At small β, all six documents share one cluster (K_eff ≈ 1). Crossing the first phase transition splits the cluster structure — first the topic-2 pair separates from the topic-0/topic-1 group (purity 0.70 is the least correlated), then the topic-0 and topic-1 pairs separate at a higher β. The fourth allocated cluster self-disables. At large β, assignments approach one-hot and K_eff stabilizes near 3.

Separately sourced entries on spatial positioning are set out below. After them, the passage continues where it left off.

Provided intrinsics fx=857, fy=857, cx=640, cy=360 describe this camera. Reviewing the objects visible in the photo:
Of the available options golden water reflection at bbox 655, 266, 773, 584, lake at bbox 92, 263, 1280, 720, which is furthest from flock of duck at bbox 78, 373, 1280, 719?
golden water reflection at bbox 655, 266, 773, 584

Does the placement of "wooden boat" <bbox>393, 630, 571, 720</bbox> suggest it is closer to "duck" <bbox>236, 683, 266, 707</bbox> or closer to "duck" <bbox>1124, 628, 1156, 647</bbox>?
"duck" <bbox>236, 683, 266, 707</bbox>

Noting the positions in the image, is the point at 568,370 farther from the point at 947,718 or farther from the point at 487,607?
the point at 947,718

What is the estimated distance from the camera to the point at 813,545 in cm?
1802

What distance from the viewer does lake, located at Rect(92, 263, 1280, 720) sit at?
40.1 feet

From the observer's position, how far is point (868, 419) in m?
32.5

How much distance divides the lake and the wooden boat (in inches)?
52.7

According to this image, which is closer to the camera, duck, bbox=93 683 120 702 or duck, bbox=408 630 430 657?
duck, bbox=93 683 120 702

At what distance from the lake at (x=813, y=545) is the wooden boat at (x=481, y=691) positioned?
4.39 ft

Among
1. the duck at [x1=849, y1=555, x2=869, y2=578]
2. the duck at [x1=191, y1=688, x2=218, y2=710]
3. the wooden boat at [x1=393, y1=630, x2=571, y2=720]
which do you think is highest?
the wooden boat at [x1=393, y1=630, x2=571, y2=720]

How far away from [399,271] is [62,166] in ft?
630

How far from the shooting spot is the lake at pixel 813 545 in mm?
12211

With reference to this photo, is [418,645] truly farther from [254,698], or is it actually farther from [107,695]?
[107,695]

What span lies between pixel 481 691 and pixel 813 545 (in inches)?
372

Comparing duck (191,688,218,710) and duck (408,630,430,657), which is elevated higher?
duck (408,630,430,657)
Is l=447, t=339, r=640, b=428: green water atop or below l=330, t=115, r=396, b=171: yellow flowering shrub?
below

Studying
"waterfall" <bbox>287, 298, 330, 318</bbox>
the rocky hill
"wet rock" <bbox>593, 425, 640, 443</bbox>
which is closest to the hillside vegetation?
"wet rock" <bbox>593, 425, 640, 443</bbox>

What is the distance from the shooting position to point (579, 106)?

6. The Gaussian information bottleneck

6.1 The jointly-Gaussian setting and why it admits closed form

Through §5 the IB picture is operationally complete but every quantity is numerical. Switching to a jointly-Gaussian setting — the Chechik–Globerson–Tishby–Weiss 2005 setting — replaces iteration with matrix calculus. The Gaussian IB has a closed-form optimal encoder, an explicit expression for the IB curve as a piecewise-analytic function of $\beta$ , exact locations for the phase transitions in terms of a spectrum, and a clean geometric reading via canonical-correlation analysis.

The setup. Let $X \in \mathbb{R}^p$ and $Y \in \mathbb{R}^q$ be zero-mean jointly Gaussian random vectors with covariance structure

$\Sigma_X = \mathbb{E}[X X^\top], \qquad \Sigma_Y = \mathbb{E}[Y Y^\top], \qquad \Sigma_{XY} = \mathbb{E}[X Y^\top] \in \mathbb{R}^{p \times q}. \quad\quad (6.1)$

We assume $\Sigma_X, \Sigma_Y$ are positive definite. The conditional covariance of $X$ given $Y$ has the Schur-complement form

$\Sigma_{X \mid Y} \;=\; \Sigma_X - \Sigma_{XY}\, \Sigma_Y^{-1}\, \Sigma_{YX}, \quad\quad (6.2)$

and $\Sigma_{X \mid Y} \preceq \Sigma_X$ in the positive-semidefinite order. The representation $T$ takes values in $\mathbb{R}^d$ , where the dimension $d$ is determined from the spectrum below.

Why closed form is available. Two facts make the IB Lagrangian collapse to a covariance computation.

Gaussian mutual information. For jointly Gaussian $(U, V)$ ,

$I(U; V) \;=\; \tfrac{1}{2} \log \frac{|\Sigma_U|}{|\Sigma_{U \mid V}|}. \quad\quad (6.3)$

Mutual information depends only on second moments.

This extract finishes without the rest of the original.